Here is Job repentant …
Then Job answered the LORD and said:
‘I know that you can do all things, and that no purpose of yours can be thwarted. “Who is this that hides counsel without knowledge?” Therefore I have uttered what I did not understand, things too wonderful for me, which I did not know. “Hear, and I will speak; I will question you, and you make it known to me.” I had heard of you by the hearing of the ear, but now my eye sees you; therefore I despise myself, and repent in dust and ashes.’
(Job 42:1–6 ESV)
It is so important that we recognize that the Lord has answered Job’s long, agonizing plea for a face-to-face confrontation. In answer to his daring prayers, God has come to Job.
If we do not begin here, we will misunderstand the character of these words.
Job is here repentant. He now sees that he was interacting with God as all of us do: through the curtain of our limited understanding. We speak about things that are deeper, more wonderful, more beautiful, more holy, more awesome than we realize.
When we are gripped in pain, we venture into these dangerous territories more often than we might otherwise have done.
And we should! We should go there.
We can expect, when we do, to be silenced, as Job was.
We can expect to bow in repentance, as Job did.
But we find God in that place of daring, audacious, transparent, honest crying out to heaven.
Once more, we cannot allow ourselves the laziness of stopping after we read Job’s repentant words in 42.1-6.
The best is still to come …
I want to present to you …
After the LORD had spoken these words to Job, the LORD said to Eliphaz the Temanite: ‘My anger burns against you and against your two friends, for you have not spoken of me what is right, as my servant Job has. Now therefore take seven bulls and seven rams and go to my servant Job and offer up a burnt offering for yourselves. And my servant Job shall pray for you, for I will accept his prayer not to deal with you according to your folly. For you have not spoken of me what is right, as my servant Job has.” So Eliphaz the Temanite and Bildad the Shuhite and Zophar the Naamathite went and did what the LORD had told them, and the LORD accepted Job’s prayer.
And the LORD restored the fortunes of Job, when he had prayed for his friends. And the LORD gave Job twice as much as he had before. Then came to him all his brothers and sisters and all who had known him before, and ate bread with him in his house. And they showed him sympathy and comforted him for all the evil that the LORD had brought upon him. And each of them gave him a piece of money and a ring of gold.
And the LORD blessed the latter days of Job more than his beginning. And he had 14,000 sheep, 6,000 camels, 1,000 yoke of oxen, and 1,000 female donkeys. He had also seven sons and three daughters.

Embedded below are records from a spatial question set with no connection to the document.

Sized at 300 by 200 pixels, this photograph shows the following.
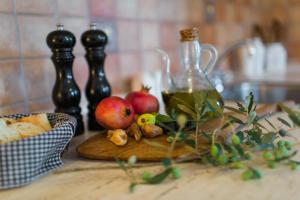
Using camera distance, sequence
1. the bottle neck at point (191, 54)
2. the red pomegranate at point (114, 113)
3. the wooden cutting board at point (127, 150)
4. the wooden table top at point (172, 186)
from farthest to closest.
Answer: the bottle neck at point (191, 54) < the red pomegranate at point (114, 113) < the wooden cutting board at point (127, 150) < the wooden table top at point (172, 186)

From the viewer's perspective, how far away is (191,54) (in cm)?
77

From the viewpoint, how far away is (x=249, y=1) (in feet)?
7.07

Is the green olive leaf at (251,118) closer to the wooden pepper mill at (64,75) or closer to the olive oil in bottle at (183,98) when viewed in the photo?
the olive oil in bottle at (183,98)

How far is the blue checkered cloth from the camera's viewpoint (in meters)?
0.46

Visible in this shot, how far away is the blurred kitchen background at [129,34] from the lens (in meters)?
0.83

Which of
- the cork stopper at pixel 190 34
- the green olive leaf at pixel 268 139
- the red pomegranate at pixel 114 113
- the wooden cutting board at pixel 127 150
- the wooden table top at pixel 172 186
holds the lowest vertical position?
the wooden table top at pixel 172 186

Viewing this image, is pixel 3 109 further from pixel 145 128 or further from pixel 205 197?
pixel 205 197

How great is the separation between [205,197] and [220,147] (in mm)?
99

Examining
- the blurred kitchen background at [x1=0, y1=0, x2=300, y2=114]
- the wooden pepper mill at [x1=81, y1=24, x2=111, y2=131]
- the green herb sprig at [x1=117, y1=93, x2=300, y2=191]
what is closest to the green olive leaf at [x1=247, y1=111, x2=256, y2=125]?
the green herb sprig at [x1=117, y1=93, x2=300, y2=191]

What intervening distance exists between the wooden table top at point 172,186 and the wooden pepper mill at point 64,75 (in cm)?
23

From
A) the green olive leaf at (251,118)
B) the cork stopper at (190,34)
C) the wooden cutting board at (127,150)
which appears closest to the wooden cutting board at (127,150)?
the wooden cutting board at (127,150)

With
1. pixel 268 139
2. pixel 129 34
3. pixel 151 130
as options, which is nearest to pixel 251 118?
pixel 268 139

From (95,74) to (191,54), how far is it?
225mm

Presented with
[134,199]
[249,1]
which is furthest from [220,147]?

And he called the name of the first daughter Jemimah, and the name of the second Keziah, and the name of the third Keren-happuch. And in all the land there were no women so beautiful as Job’s daughters. And their father gave them an inheritance among their brothers. And after this Job lived 140 years, and saw his sons, and his sons’ sons, four generations. And Job died, an old man, and full of days.”
(Job 42:7–17 ESV)
I truly believe that in this moment we have before us one of reality’s most profound truths:
All the correct, pious, and conventional speech about God that one could ever hope to hear is speaking wrongly of him if it does not lead us to address him.

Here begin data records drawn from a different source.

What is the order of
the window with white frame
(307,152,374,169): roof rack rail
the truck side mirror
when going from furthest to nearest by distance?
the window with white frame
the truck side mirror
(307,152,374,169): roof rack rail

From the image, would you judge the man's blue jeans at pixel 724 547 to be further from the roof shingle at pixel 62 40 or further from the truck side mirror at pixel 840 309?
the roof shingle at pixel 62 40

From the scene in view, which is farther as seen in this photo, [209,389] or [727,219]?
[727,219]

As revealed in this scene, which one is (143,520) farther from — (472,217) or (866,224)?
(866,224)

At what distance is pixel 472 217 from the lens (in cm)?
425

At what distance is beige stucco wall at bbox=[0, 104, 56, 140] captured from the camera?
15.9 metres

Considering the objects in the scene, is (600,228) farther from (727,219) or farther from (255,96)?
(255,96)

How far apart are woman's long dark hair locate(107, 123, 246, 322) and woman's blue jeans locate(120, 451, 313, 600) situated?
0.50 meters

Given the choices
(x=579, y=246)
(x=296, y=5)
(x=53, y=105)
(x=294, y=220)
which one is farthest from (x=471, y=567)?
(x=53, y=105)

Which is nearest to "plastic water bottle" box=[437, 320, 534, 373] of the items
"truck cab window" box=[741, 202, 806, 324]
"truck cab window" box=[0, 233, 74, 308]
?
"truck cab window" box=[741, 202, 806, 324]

Prayer as unguarded and offensive as Job’s is speaking rightly about God.
What can we take away from this for our own lives? At the risk of packing into a formula what cannot be formulated, let me leave you with these five thoughts:
• There is such a thing as a righteous sufferer. It is the satanic voice that denies this possibility.

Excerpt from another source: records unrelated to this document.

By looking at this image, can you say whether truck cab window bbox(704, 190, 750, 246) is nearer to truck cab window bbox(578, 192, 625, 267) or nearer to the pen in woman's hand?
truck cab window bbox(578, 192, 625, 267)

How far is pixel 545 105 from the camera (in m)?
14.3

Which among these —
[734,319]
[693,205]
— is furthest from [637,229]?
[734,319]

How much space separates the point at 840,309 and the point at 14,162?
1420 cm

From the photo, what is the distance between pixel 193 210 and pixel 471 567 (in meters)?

• Pain and loss are sometimes both devastating and inexplicable.
• We can fortify ourselves with pious explanations or we can risk crying out to God with all the dangerous extremity that pain and loss elicit.
• The Lord may reprimand us for speaking in ignorance. This is better than his silence.
• The Lord hears the words of the righteous pray-er and says, ‘Now this daughter … or this son knows how to speak about me, for she speaks to me, he cries out to me.
May the Lord hear and attend to may audacious prayers from his beloved community at CPC.